Draco menyadari kesalahannya tepat saat [name] berhenti berucap sebelum selesai. Pemuda itu tahu seharusnya ia segera meminta maaf saat dilihatnya netra coklat mulai menampung air di pelupuk. Sang putra Lucius sadar, dirinya telah mengatakan hal yang terlalu jauh dipengaruhi perasaanya pribadi, rekata [name] berbalik dan berjalan pergi— dengan tangisan yang ditahan kuat-kuat.

Tenggorokan Draco kering.

Ia tak tahu mana yang lebih penting, mendengarkan hati nurani yang menyuruhnya tak membiarkan [name] pergi, atau harga diri yang memaksa terus diikuti.

Tahu-tahu [name] berbalik. Kali ini tatapannya menajam, melebihi sebilah pisau. Menusuk sampai tulang belikat, memaksa untuk terus ditatap.

Dengan suara parau, gadis itu memaksakan perkataannya. "Malfoy, dengar. Jangan sekali-kali kau hina Cedric di hadapanku. Kau sungguhan tak tahu apa-apa soal dirinya, begitu pula dengan penghuni Hufflepuff yang lain. Kau terlalu arogan sampai-sampai menganggap orang selain golonganmu adalah rendahan. Helga Hufflepuff adalah seorang manusia sejati. Manusia yang memanusiakan manusia, tak memandang kurang tanpa memperhitungkan lebih.

Aku benci mengatakan ini, Malfoy. Tapi kau kali ini keterlaluan. Kau pikir segala perkataanmu selama ini tak pernah aku pikirkan? Iya? Kau pikir aku tak pernah sakit hati setiap kali kau mengejeku? Bodoh. Aku juga manusia. Kau memaksaku mendekatinya selama beberapa tahun ke belakang, lalu sekarang apa?"

Satu persatu para murid mulai berkumpul di sekitar kedua orang yang tengah bertengkar. Draco masih bungkam, tak tahu harus bereaksi bagaimana. Hatinya berkata ia seharusnya pergi saja, jangan pedulikan gadis yang tengah menangis.

Tapi kakinya membeku.

Tak sanggup. Draco tak suka perasaan yang muncul saat melihat [name] menangis seperti sekarang.

"Lalu kau tiba-tiba mengabaikanku, tak mau diajak bicara. Setelahnya menuduh yang tidak-tidak. Maumu apa sih?!"

Bisik-bisik mulai terdengar, hal yang sama sekali tak dipedulikan kedua belah pihak.

"Aku tak mau membawa-bawa laki-laki itu, tapi ia sama sekali berbeda dengan yang ada di pikiranmu, Draco.
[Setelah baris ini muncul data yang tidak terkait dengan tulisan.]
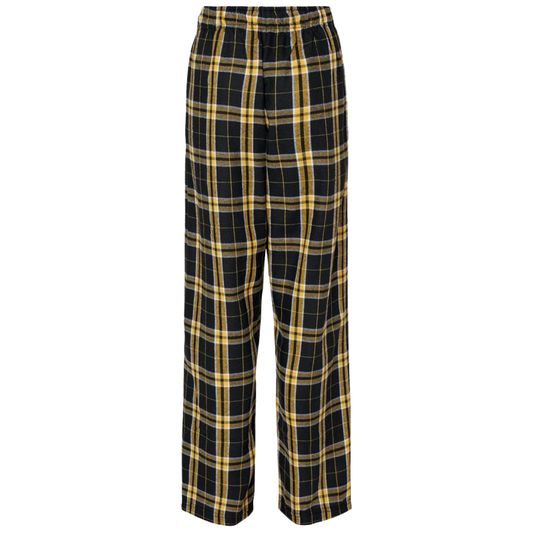 Avon Youth Flannel Pants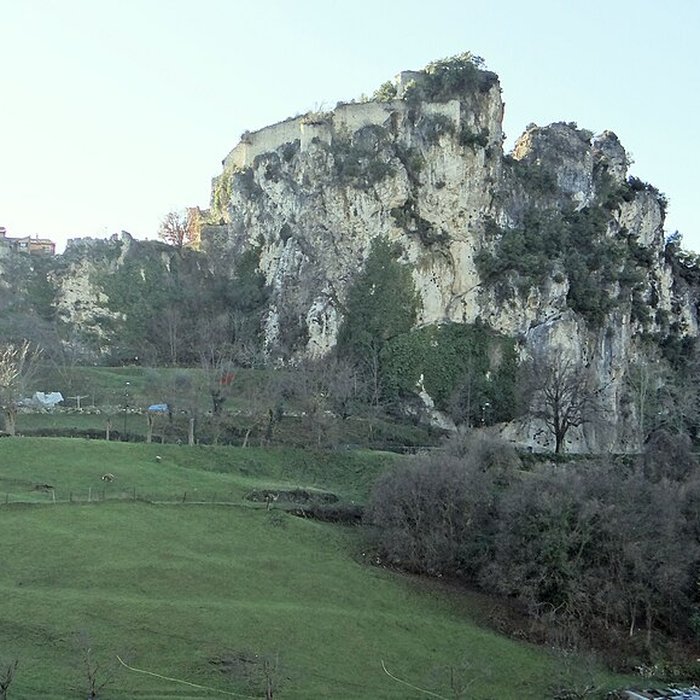 Photo de Château de Gilette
Dirinya pekerja keras, baik hati, jujur, selalu mengerti perasaan orang-orang di sekitarnya. Sifat-sifat yang tak akan pernah kau temukan pada aku dan dirimu sendiri.

—lalu kau," [name] menatap nanar. Suaranya yang masih bergetar tetap dipaksakan demi mengeluarkan segala perasaan yang ditahan.
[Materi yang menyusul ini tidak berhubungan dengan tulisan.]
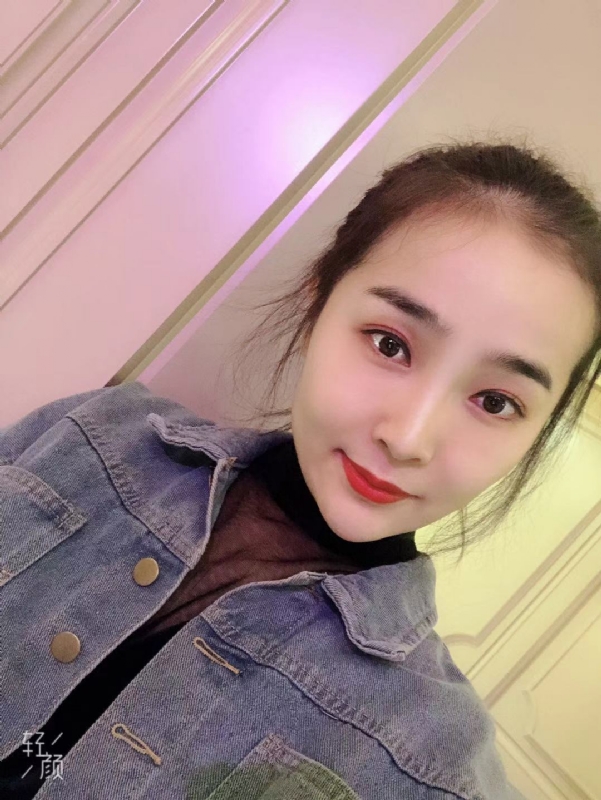 陈曦呀的第一张照片--贵港相亲服务中心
"Aku merasa sedih untukmu, Draco. Kau pantas mendapat kehidupan yang lebih baik ketimbang menjadi seorang anak yang harus memenuhi segala ambisi orang tuanya sendiri. Kau pantas. Kau lebih dari dirimu yang sekarang."

Gadis itu menarik nafas, "Kau punya mimpi dan ambisi sendiri, aku tahu itu. Aku menaruh kagum besar padamu, sejak pertama kita bertemu, asal kau tahu itu."

Kali ini, Draco yang mematung.

"Semoga setelah ini kau bisa lebih bebas mengejar jalan hidupmu sendiri. Sampai jumpa."

Dengan begitu, [name] berbalik pergi. Air mata yang mengering pada pipi, emosi yang ditekan berkali-kali. Tepat saat gadis itu hilang dari pandangan, Severus Snape datang memasuki kerumunan.

Draco menghela nafas, tanpa sadar setitik air juga turun dari netra tajamnya.

Hari itu dilalui Draco dengan murung. Biasanya cowok itu selalu melakukan sesuatu yang tidak-tidak, kemudian berakhir mempermalukan diri sendiri. Tidak untuk hari ini, pikirannya kelabu. Mulutnya membisu.

Sampai makan malam berakhir dan para murid dipersilahkan memasuki asrama masing-masing, [name] sama sekali tak menunjukan diri.